After the passage of approximately one month he became afraid of the intentions of certain figures in the wallpaper…”
July 30th, 2007 at 8:21 am
When people are like that they are easiest to minipulate.
or contort them into funny possistions
but its not cool to BURN them.
beside who would want to ruin the fun
July 30th, 2007 at 1:48 pm
♥ He reminds me of the mad duke from Privilege of the Sword/Swordspoint in that picture, somehow.
July 30th, 2007 at 3:45 pm
Colin - indeed, it isn’t cool to, ah, burn people. Though contorting them into funny positions is fun.
Laurie - I want to read those books, but I’m also stupidly scared to, since at the end of TEC and in The Art of Dying I had that society of duellists, and I’m afraid I’ll be sitting there the whole time thinking, “Bugger, I wish I’d developed that idea properly and written about it.”
July 30th, 2007 at 7:35 pm
I haven’t actually gotten my hands on Swordspoint yet, but there was a whole stack of Privilege in my local store after it won that Locus award and I snatched it up, since everyone was talking about it. It was wonderful. There was some mysterious anti-depressant quality about it - it was just so cheering, and I’m not entirely sure what made it so. And the duke - oh, man, the duke. I’ll start wildly keyboard mashing if I try and enumerate his finer points. I think you’d love the duke.
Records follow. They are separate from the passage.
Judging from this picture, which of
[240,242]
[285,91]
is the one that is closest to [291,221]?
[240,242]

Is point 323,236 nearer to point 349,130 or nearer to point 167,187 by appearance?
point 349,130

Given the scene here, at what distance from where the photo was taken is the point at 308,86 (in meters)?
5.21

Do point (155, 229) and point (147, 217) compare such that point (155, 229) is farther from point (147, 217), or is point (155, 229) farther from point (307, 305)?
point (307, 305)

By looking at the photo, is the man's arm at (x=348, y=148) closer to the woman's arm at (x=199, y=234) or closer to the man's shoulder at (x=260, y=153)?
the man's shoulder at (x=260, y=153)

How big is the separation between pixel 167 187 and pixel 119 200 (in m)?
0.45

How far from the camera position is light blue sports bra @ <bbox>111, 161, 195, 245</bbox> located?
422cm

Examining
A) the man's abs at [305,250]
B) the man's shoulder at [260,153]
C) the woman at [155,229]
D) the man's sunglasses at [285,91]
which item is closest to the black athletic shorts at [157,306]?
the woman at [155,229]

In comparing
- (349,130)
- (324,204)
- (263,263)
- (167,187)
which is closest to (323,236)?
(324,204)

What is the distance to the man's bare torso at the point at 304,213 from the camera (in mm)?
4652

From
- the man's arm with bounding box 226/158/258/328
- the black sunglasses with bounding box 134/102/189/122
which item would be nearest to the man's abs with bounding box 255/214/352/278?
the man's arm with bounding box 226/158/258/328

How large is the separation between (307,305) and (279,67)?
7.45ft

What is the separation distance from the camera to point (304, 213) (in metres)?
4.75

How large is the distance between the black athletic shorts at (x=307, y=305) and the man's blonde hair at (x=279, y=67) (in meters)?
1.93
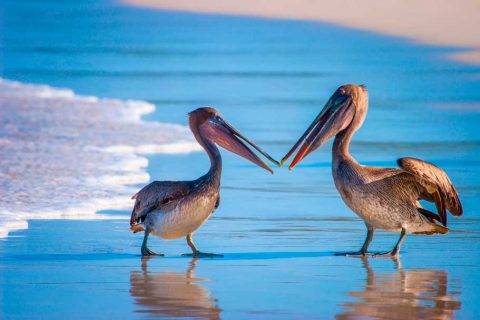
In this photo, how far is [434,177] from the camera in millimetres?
8508

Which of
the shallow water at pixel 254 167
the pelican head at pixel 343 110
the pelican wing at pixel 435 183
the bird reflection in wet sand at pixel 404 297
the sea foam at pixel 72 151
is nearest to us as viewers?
the bird reflection in wet sand at pixel 404 297

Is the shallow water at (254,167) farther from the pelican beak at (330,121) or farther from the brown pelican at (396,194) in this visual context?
the pelican beak at (330,121)

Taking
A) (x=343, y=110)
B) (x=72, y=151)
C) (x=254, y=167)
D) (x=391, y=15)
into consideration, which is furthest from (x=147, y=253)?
(x=391, y=15)

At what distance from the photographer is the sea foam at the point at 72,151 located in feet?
34.9

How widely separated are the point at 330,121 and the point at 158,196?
1.33 meters

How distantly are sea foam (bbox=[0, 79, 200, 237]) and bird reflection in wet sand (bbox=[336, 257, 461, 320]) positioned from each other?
10.1 ft

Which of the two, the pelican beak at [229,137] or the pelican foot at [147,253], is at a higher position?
the pelican beak at [229,137]

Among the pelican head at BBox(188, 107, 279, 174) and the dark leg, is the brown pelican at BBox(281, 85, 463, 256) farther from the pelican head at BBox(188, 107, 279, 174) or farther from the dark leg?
the pelican head at BBox(188, 107, 279, 174)

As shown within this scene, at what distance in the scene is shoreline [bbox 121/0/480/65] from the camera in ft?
78.7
And hey, you can always develop the idea further and write about it now. You know we’d all love to read it. ;D
July 31st, 2007 at 7:00 am
but then again. Give a man a fire he will be warm for a night.
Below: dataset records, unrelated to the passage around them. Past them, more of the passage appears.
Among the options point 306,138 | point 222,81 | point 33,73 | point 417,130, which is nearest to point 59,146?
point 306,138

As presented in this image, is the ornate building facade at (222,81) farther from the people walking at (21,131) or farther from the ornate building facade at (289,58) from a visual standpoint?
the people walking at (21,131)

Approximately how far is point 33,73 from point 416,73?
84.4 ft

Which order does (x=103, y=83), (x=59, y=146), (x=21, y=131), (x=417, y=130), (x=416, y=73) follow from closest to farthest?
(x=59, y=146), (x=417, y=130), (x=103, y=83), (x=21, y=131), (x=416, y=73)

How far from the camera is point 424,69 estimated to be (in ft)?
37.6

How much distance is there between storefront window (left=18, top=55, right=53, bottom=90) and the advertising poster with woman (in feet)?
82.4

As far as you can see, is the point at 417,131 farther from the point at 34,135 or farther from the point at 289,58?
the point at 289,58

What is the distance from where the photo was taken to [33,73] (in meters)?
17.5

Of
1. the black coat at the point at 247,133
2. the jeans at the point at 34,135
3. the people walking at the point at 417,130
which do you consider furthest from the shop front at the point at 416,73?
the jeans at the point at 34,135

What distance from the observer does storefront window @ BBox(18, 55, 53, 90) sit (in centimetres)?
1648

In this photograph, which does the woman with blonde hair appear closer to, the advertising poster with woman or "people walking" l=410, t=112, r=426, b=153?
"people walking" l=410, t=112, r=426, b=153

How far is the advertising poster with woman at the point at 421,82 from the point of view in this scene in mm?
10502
Set a man on fire and he will be warm for a life time
July 31st, 2007 at 7:17 am
Laurie - I’m feeling oh so tempted now. I have to go to Kinokuniya (big bookstore here) anyway, so I maybe I will throw caution to the winds and buy them. At least if I read them I won’t inadvertently attempt to write something too similar - though the duellist society in my mind is probably not something I would write about in depth for its own sake. It’s more likely a background to something else.
But sometimes another writer’s brilliance can kill a theme for me. I can’t do dragons, because every time I even think about it, Ursula le Guin’s Kalessin breathes gently over me and burns me to a crisp (thank you for putting that in my head, Colin).
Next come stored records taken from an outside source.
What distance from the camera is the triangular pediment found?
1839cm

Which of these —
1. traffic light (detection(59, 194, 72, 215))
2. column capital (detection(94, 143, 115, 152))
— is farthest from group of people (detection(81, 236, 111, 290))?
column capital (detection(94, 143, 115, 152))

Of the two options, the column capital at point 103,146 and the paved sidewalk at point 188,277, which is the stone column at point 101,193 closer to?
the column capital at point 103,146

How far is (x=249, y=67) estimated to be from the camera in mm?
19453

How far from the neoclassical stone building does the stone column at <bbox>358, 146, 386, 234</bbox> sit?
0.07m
July 31st, 2007 at 8:22 am
don’t thank me.
thank the colour of magic
July 31st, 2007 at 2:26 pm
You have Kinokuniya too?! Man, it seems like everywhere in the world has a Kinokuniya except our city!
July 31st, 2007 at 3:57 pm
Oh, I thought Kinokuniya was only in Asia, for some reason. It’s the main chain bookstore here. I’m very impressed with the selection at the two stores near me.
July 31st, 2007 at 5:11 pm
Everyone on my LJ list has one nearby, it seems - I can’t count the number of times I read, “So today I went to Kinokuniya and got [insert Japanese series I’m coveting here] and…”
August 1st, 2007 at 5:49 am
We have a Japanese KK here… but Thai laws keep most of the ah, more interesting stuff out. Only the occasional odd thing like “Men Who Cannot Get Marry” slips through.
August 2nd, 2007 at 1:51 pm
Ever read ‘The Yellow Wallpaper’?
August 2nd, 2007 at 2:15 pm
I haven’t (I should). We had dark red flock paper in one room in the house I grew up in, and it seemed to have the faces of dragons and strange moustachioed men in it.